Response 2: Adding HLPC solvent and gradient conditions.

 

Author Response File: Author Response.docx

Round 2

Reviewer 2 Report

Dear authors and reviewers,

I think that the manuscript is interesting as commented before. Although the authors revised some parts, some answers were vague.

I still consider that the table 3 does not conform to what is indicated in the text; the data provided in table 3 should be revised (including what terms are significant, including footnotes) and the models should be revised (e.g. F value (model) are not significant in some cases).

The table with the calibration curves of chlorogenic acid and rutin need to add the range. Some comments about the slopes are expected, since that of chlorogenic is very low. 

The text needs grammatical revision as well as format edition. 

So, I recommed that authors improve the manuscript before resubmission.

 

Author Response

Table 3 is changed to the analysis of variance (ANOVA).

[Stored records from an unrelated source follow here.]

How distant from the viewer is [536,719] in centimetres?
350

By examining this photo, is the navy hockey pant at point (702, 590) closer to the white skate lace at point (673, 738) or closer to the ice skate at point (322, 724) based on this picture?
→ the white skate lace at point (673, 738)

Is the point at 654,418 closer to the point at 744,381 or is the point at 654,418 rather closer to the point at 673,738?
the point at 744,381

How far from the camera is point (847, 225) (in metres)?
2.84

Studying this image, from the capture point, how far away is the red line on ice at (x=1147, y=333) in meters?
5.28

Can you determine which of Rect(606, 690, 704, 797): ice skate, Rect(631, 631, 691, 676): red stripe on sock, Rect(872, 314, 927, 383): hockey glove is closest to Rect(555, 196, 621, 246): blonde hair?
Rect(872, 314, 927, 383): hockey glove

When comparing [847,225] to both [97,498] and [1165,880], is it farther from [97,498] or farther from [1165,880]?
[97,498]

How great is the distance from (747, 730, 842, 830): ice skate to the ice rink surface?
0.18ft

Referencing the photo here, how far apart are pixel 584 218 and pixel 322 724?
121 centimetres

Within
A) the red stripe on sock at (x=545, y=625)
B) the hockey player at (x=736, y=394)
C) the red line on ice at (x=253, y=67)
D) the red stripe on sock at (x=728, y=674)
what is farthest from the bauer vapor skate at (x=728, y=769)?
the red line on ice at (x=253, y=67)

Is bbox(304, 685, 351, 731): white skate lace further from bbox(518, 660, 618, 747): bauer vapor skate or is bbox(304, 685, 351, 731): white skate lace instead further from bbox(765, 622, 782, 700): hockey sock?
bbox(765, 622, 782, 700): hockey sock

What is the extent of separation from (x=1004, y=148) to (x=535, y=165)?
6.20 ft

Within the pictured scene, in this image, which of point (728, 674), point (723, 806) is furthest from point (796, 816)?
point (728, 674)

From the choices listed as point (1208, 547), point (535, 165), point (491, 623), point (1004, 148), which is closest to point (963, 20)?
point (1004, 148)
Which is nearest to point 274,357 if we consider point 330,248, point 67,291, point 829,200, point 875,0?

The ANOVA was used to evaluate the significance of the quadratic polynomial models. For each term in the models, a large F-value and a small P-value would imply a more significant effect on the respective response variable. Bases on the F-value and p-values for the experimental results, this model is considered appropriate.

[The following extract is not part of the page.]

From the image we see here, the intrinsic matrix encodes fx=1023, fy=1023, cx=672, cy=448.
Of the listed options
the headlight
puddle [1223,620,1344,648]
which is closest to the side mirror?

To verify the adequacy of a model, the coefficient of determination (R2), lack of fit and R2adj tests were typically used. R2 represents a percentage of the variables that can be explained by the model. Commonly, the higher R2 not only represents the majority of the variables that can be explained by the model, but also represents that the experimental data are very consistent with the second-order polynomial equation.